Study Discovers New Contributor to Alzheimer’s Manifestation
The biological components and contributors to Alzheimer's disease have often been the subject of endless research as scientists hope to find a cure or better treatment for the neurodegenerative disease. Researchers have known for over 15 years that patients suffering from Alzheimer's develop two different types of brain lesions, with one possibly causing the other. It was not until this current study, done by David R. Borchelt, a professor of neuroscience, and Guilian Xu, an assistant research scientist from the University of Florida (UF) College of Medicine, that provided a clearer explanation as to why one lesion might be causing the development of the other.
The researchers used a mouse model to study these two lesions. Borchelt, who is also the director of the SantaFe HealthCare Alzheimer's Disease Research Center at UF and the McKnight Brain Institute, stated, "understanding how this sequence of events works is thought to be critical and could lead to new therapeutic approaches."

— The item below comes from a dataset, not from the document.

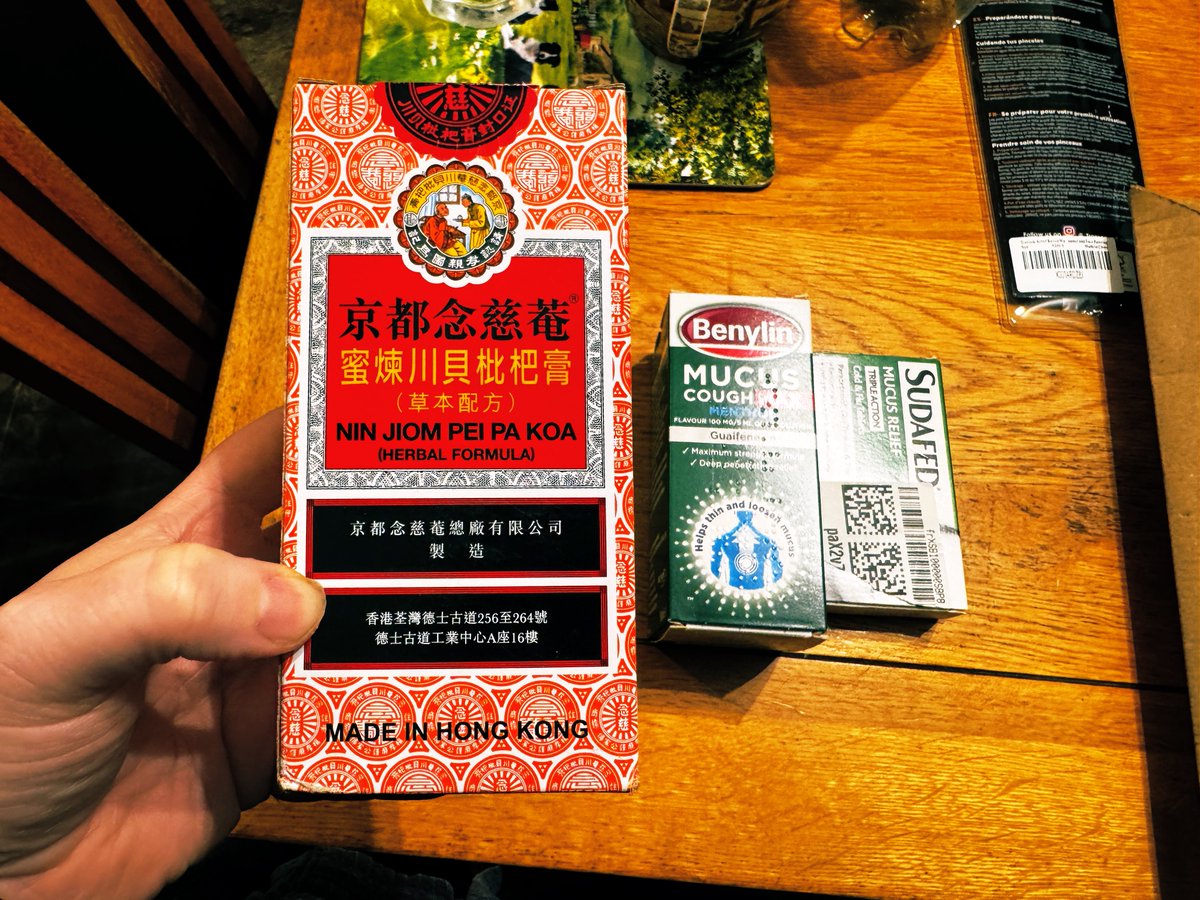 sarah smith smizz ✏️✏️✏️ スミッツ tweet media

The researchers already knew that the lesion that develops first in Alzheimer's patients is an amyloid plaque, which is created by protein that has combined incorrectly with a small peptide, known as the amyloid-beta peptide. The second lesion was identified as the neurofibrillary tangle and tends to manifest in the later stages of the brain disease, when it has progressed drastically. By understanding how one lesion causes the other, scientists would ideally be able to find ways of preventing the sequence from happening, and ultimately stall the progression of the disease.

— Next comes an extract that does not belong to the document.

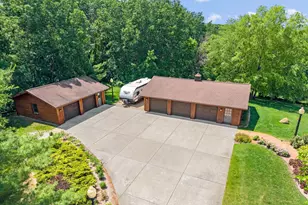 13831 Berkshire Ln, Dayton, MN 55327 - Photo 87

The researchers looked at cell functions and noted that all cells contribute to protein production. Since cells require a lot of energy to correctly manufacture protein, the researchers studied how certain proteins, like those found in the lesions, get folded incorrectly. They found that the presence of amyloid peptide that produces the plaque lesions also prevent cells from properly folding proteins. The fact that these cells cannot function like normal healthy cells might be the key in preventing the progression of the disease. If researchers can find a way to prevent the amyloid peptides from affecting cell function, Alzheimer's could be slowed down.
"This deficiency in cell function could set the stage for allowing the formation of the neurofibrillary tangles that seem to be the key pathology to symptoms," Borchelt stated. However, the research is still very early and more studies need to be done before confirming this direct link between cell functions and proteins.
The findings were published in the journal, Human Molecular Genetics.